<<<<
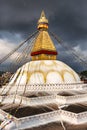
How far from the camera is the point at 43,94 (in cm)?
2531

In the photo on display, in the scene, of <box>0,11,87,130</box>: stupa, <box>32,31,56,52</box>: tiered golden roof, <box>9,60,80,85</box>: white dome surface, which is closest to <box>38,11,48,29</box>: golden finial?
<box>0,11,87,130</box>: stupa

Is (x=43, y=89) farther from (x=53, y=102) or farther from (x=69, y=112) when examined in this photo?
(x=69, y=112)

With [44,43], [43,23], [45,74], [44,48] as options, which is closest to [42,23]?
[43,23]

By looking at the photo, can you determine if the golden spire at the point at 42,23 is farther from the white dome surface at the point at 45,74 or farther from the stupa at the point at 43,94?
the white dome surface at the point at 45,74

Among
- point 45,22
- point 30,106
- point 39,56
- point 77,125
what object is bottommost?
point 77,125

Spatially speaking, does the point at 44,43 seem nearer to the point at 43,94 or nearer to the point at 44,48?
the point at 44,48

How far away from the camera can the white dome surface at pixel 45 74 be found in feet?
96.5

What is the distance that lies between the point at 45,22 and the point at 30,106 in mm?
17727

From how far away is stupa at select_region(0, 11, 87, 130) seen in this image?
17.7 metres

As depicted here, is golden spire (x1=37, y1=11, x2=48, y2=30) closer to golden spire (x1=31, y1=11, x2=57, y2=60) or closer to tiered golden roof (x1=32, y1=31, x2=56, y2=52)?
golden spire (x1=31, y1=11, x2=57, y2=60)

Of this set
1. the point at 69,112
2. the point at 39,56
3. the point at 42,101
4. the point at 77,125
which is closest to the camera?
the point at 77,125

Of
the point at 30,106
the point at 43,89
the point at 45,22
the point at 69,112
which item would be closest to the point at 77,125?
the point at 69,112

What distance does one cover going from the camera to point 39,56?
3341 cm

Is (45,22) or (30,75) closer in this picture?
(30,75)
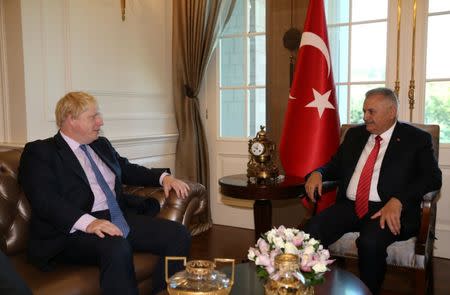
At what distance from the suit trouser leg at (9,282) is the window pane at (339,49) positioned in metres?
2.68

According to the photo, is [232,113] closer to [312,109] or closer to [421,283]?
[312,109]

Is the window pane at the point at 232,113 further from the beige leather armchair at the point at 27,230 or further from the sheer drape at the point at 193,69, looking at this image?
the beige leather armchair at the point at 27,230

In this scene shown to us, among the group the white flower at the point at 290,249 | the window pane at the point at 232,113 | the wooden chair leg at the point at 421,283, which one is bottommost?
the wooden chair leg at the point at 421,283

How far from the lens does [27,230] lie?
2.17 meters

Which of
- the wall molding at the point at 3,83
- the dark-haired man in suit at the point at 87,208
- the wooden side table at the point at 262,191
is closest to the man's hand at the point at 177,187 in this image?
the dark-haired man in suit at the point at 87,208

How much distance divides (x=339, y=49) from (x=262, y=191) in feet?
4.65

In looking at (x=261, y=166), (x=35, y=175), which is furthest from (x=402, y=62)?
(x=35, y=175)

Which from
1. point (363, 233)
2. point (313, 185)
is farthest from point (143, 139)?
point (363, 233)

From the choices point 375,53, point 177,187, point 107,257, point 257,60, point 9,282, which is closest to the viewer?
point 9,282

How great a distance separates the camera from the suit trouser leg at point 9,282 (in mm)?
1229

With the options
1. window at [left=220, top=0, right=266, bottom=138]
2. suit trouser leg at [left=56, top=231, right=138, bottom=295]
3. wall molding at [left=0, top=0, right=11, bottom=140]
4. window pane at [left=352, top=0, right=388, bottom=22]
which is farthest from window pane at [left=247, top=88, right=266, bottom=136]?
suit trouser leg at [left=56, top=231, right=138, bottom=295]

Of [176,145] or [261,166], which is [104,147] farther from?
[176,145]

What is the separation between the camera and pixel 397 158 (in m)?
2.42

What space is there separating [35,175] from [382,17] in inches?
100
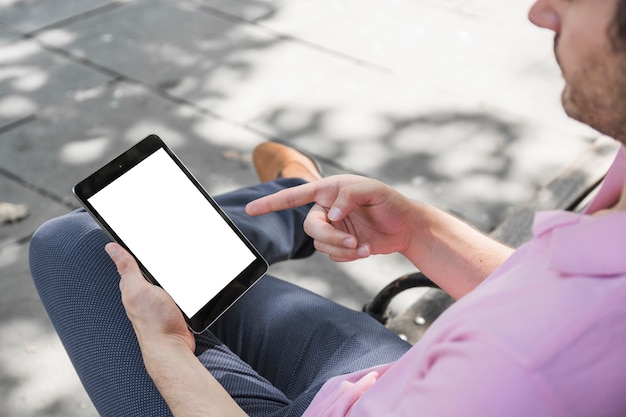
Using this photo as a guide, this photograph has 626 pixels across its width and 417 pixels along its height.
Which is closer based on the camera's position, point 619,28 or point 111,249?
point 619,28

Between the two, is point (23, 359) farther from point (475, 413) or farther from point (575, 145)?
point (575, 145)

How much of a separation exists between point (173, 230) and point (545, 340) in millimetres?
1143

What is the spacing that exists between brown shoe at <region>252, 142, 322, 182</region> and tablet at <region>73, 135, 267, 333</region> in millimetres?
1141

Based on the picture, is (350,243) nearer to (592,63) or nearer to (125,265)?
(125,265)

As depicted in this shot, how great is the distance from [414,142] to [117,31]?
196 cm

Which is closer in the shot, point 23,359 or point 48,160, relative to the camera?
point 23,359

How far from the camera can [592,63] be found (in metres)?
1.15

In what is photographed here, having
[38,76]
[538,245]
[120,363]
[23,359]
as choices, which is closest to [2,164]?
[38,76]

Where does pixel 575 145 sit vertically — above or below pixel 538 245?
below

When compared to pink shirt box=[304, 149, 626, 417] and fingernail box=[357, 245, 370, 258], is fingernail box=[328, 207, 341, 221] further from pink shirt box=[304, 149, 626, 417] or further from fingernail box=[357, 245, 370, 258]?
pink shirt box=[304, 149, 626, 417]

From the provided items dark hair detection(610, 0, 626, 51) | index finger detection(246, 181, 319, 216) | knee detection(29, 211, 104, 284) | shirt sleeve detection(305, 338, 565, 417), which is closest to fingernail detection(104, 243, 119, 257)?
knee detection(29, 211, 104, 284)

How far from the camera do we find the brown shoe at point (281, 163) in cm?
322

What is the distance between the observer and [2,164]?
368 centimetres

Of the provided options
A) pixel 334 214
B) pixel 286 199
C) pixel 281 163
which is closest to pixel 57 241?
pixel 286 199
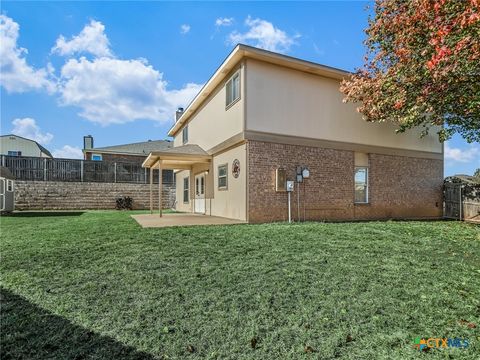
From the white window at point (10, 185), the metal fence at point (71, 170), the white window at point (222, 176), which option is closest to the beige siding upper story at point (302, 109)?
the white window at point (222, 176)

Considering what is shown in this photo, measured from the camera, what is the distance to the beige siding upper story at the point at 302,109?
9968mm

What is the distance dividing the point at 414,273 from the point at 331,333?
7.40 feet

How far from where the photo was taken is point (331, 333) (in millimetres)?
2793

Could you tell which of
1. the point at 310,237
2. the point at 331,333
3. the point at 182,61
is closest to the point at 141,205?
the point at 182,61

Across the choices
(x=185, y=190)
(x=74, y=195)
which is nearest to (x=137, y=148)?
(x=74, y=195)

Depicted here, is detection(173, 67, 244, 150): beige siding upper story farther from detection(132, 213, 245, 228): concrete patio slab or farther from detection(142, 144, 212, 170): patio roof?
detection(132, 213, 245, 228): concrete patio slab

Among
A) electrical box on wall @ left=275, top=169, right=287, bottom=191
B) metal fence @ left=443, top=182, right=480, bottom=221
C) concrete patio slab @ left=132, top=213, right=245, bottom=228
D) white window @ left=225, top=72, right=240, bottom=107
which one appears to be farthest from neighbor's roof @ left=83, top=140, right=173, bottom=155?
metal fence @ left=443, top=182, right=480, bottom=221

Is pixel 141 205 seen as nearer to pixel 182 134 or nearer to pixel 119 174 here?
pixel 119 174

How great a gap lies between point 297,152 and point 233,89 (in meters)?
3.27

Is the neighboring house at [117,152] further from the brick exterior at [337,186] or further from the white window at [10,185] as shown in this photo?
the brick exterior at [337,186]

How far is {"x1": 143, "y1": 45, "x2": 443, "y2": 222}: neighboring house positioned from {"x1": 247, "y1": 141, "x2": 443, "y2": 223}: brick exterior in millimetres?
37

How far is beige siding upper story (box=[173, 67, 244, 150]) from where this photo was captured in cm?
1026

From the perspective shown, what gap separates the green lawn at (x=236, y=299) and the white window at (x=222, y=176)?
544 cm

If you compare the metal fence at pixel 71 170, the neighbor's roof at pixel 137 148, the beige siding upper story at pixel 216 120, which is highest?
the neighbor's roof at pixel 137 148
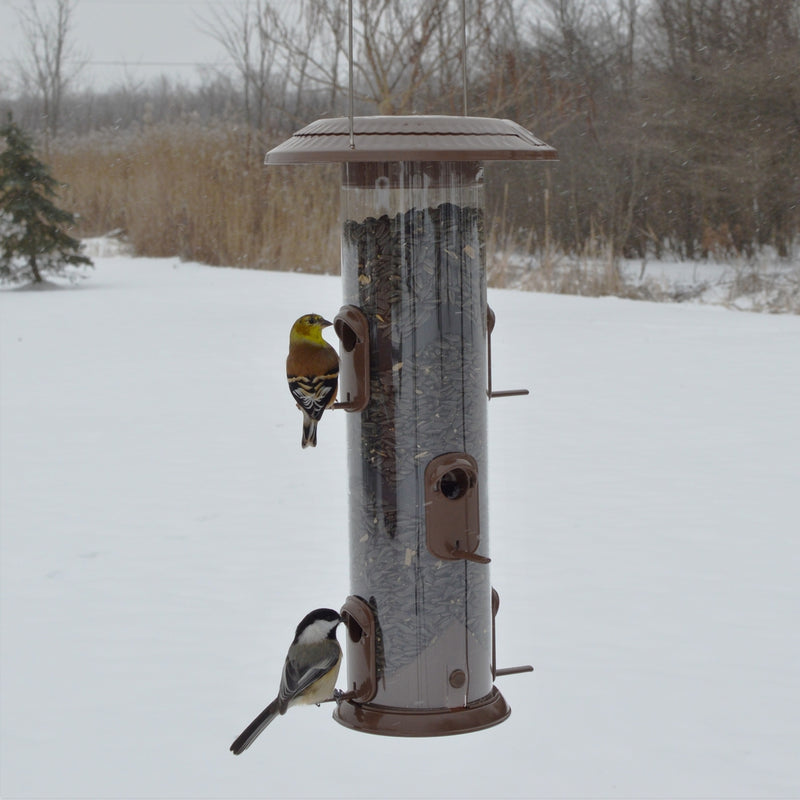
>>>>
Short problem:
Number every line of the data above in a single list, skipping blank lines and leaving out the pictures.

Exercise solution:
1. How far from the camera is the point at 43,94 (in cm)?
2. 2531
3. In the photo on display, in the scene, of <box>0,11,87,130</box>: stupa, <box>32,31,56,52</box>: tiered golden roof, <box>9,60,80,85</box>: white dome surface, which is closest to <box>38,11,48,29</box>: golden finial?
4. <box>0,11,87,130</box>: stupa
5. Is (x=43, y=89) farther from (x=53, y=102) or farther from (x=69, y=112) when examined in this photo?
6. (x=69, y=112)
7. With [44,43], [43,23], [45,74], [44,48] as options, which is closest to [42,23]?
8. [43,23]
9. By looking at the photo, can you determine if the golden spire at the point at 42,23 is farther from the white dome surface at the point at 45,74 or farther from the stupa at the point at 43,94?
10. the white dome surface at the point at 45,74
11. Among
12. - point 45,22
13. - point 30,106
14. - point 39,56
15. - point 77,125
16. what object is bottommost?
17. point 77,125
18. Spatially speaking, does the point at 44,43 seem nearer to the point at 43,94 or nearer to the point at 44,48?
19. the point at 44,48
20. How far away from the camera can the white dome surface at pixel 45 74 be found in feet?
21. 96.5
22. What is the distance that lies between the point at 45,22 and the point at 30,106 in mm?
23. 17727
24. From how far away is stupa at select_region(0, 11, 87, 130) seen in this image?
25. 17.7 metres
26. As depicted here, is golden spire (x1=37, y1=11, x2=48, y2=30) closer to golden spire (x1=31, y1=11, x2=57, y2=60) or closer to tiered golden roof (x1=32, y1=31, x2=56, y2=52)?
27. golden spire (x1=31, y1=11, x2=57, y2=60)
28. Of this set
29. 1. the point at 69,112
30. 2. the point at 39,56
31. 3. the point at 42,101
32. 4. the point at 77,125
33. which is closest to the camera?
34. the point at 77,125
35. Of
36. the point at 30,106
37. the point at 43,89
38. the point at 45,22
39. the point at 69,112
40. which item would be closest to the point at 77,125?
41. the point at 69,112
42. What distance does one cover going from the camera to point 39,56?
43. 3341 cm
44. Is (45,22) or (30,75) closer in this picture?
45. (30,75)
46. At what distance from the suit trouser leg at (9,282) is the window pane at (339,49) positioned in metres?
47. 2.68
48. According to the photo, is [232,113] closer to [312,109] or closer to [421,283]?
49. [312,109]
50. Is the window pane at the point at 232,113 further from the beige leather armchair at the point at 27,230 or further from the sheer drape at the point at 193,69, looking at this image?
51. the beige leather armchair at the point at 27,230
52. In this scene shown to us, among the group the white flower at the point at 290,249 | the window pane at the point at 232,113 | the wooden chair leg at the point at 421,283, which one is bottommost?
53. the wooden chair leg at the point at 421,283
54. How far from the lens does [27,230] lie?
55. 2.17 meters
56. Which of
57. - the wall molding at the point at 3,83
58. - the dark-haired man in suit at the point at 87,208
59. - the wooden side table at the point at 262,191
60. is closest to the man's hand at the point at 177,187 in this image?
61. the dark-haired man in suit at the point at 87,208
62. How much distance divides (x=339, y=49) from (x=262, y=191) in feet?
63. 4.65
64. In looking at (x=261, y=166), (x=35, y=175), which is furthest from (x=402, y=62)?
65. (x=35, y=175)
66. Which from
67. 1. point (363, 233)
68. 2. point (313, 185)
69. is farthest from point (143, 139)?
70. point (363, 233)
71. From the choices point 375,53, point 177,187, point 107,257, point 257,60, point 9,282, which is closest to the viewer?
72. point 9,282
73. How great a distance separates the camera from the suit trouser leg at point 9,282 (in mm)?
74. 1229
75. With the options
76. 1. window at [left=220, top=0, right=266, bottom=138]
77. 2. suit trouser leg at [left=56, top=231, right=138, bottom=295]
78. 3. wall molding at [left=0, top=0, right=11, bottom=140]
79. 4. window pane at [left=352, top=0, right=388, bottom=22]
80. which is farthest from window pane at [left=247, top=88, right=266, bottom=136]?
81. suit trouser leg at [left=56, top=231, right=138, bottom=295]
82. Of [176,145] or [261,166], which is [104,147] farther from?
83. [176,145]
84. What is the separation between the camera and pixel 397 158 (in m)?
85. 2.42
86. What space is there separating [35,175] from [382,17] in inches?
87. 100
88. Using this photo as a guide, this photograph has 626 pixels across its width and 417 pixels along its height.
89. Which is closer based on the camera's position, point 619,28 or point 111,249?
90. point 619,28
91. Between the two, is point (23, 359) farther from point (475, 413) or farther from point (575, 145)?
92. point (575, 145)
93. How much of a separation exists between point (173, 230) and point (545, 340) in millimetres?
94. 1143
95. What is the spacing that exists between brown shoe at <region>252, 142, 322, 182</region> and tablet at <region>73, 135, 267, 333</region> in millimetres?
96. 1141
97. Based on the picture, is (350,243) nearer to (592,63) or nearer to (125,265)?
98. (125,265)
99. As depicted in this shot, how great is the distance from [414,142] to [117,31]?
100. 196 cm
101. Which is closer in the shot, point 23,359 or point 48,160, relative to the camera?
102. point 23,359
103. How far from the camera can [592,63] be found (in metres)?
104. 1.15
105. In what is photographed here, having
106. [38,76]
107. [538,245]
108. [120,363]
109. [23,359]
110. as choices, which is closest to [2,164]?
111. [38,76]
112. Where does pixel 575 145 sit vertically — above or below pixel 538 245?
113. below
114. When compared to pink shirt box=[304, 149, 626, 417] and fingernail box=[357, 245, 370, 258], is fingernail box=[328, 207, 341, 221] further from pink shirt box=[304, 149, 626, 417] or further from fingernail box=[357, 245, 370, 258]?
115. pink shirt box=[304, 149, 626, 417]
116. From the provided items dark hair detection(610, 0, 626, 51) | index finger detection(246, 181, 319, 216) | knee detection(29, 211, 104, 284) | shirt sleeve detection(305, 338, 565, 417), which is closest to fingernail detection(104, 243, 119, 257)?
117. knee detection(29, 211, 104, 284)
118. How far from the camera do we find the brown shoe at point (281, 163) in cm?
119. 322
120. What is the distance between the observer and [2,164]?
121. 368 centimetres
122. Of the provided options
123. A) pixel 334 214
124. B) pixel 286 199
125. C) pixel 281 163
126. which is closest to pixel 57 241?
127. pixel 286 199
128. From the white window at point (10, 185), the metal fence at point (71, 170), the white window at point (222, 176), which option is closest to the beige siding upper story at point (302, 109)?
129. the white window at point (222, 176)
130. Considering what is shown in this photo, measured from the camera, what is the distance to the beige siding upper story at the point at 302,109?
131. 9968mm
132. What is the distance dividing the point at 414,273 from the point at 331,333?
133. 7.40 feet
134. How far from where the photo was taken is point (331, 333) (in millimetres)?
135. 2793
136. Could you tell which of
137. 1. the point at 310,237
138. 2. the point at 331,333
139. 3. the point at 182,61
140. is closest to the point at 141,205?
141. the point at 182,61
142. Across the choices
143. (x=185, y=190)
144. (x=74, y=195)
145. which is nearest to (x=137, y=148)?
146. (x=74, y=195)
147. Depicted here, is detection(173, 67, 244, 150): beige siding upper story farther from detection(132, 213, 245, 228): concrete patio slab or farther from detection(142, 144, 212, 170): patio roof?
148. detection(132, 213, 245, 228): concrete patio slab
149. Among
150. A) electrical box on wall @ left=275, top=169, right=287, bottom=191
151. B) metal fence @ left=443, top=182, right=480, bottom=221
152. C) concrete patio slab @ left=132, top=213, right=245, bottom=228
153. D) white window @ left=225, top=72, right=240, bottom=107
154. which one appears to be farthest from neighbor's roof @ left=83, top=140, right=173, bottom=155?
155. metal fence @ left=443, top=182, right=480, bottom=221
156. Is pixel 141 205 seen as nearer to pixel 182 134 or nearer to pixel 119 174 here?
157. pixel 119 174
158. How great a gap lies between point 297,152 and point 233,89 (in meters)?
159. 3.27
160. Is the neighboring house at [117,152] further from the brick exterior at [337,186] or further from the white window at [10,185] as shown in this photo?
161. the brick exterior at [337,186]
162. How far is {"x1": 143, "y1": 45, "x2": 443, "y2": 222}: neighboring house positioned from {"x1": 247, "y1": 141, "x2": 443, "y2": 223}: brick exterior in millimetres?
163. 37
164. How far is beige siding upper story (box=[173, 67, 244, 150]) from where this photo was captured in cm?
165. 1026
166. From the perspective shown, what gap separates the green lawn at (x=236, y=299) and the white window at (x=222, y=176)?
167. 544 cm
168. If you compare the metal fence at pixel 71 170, the neighbor's roof at pixel 137 148, the beige siding upper story at pixel 216 120, which is highest?
169. the neighbor's roof at pixel 137 148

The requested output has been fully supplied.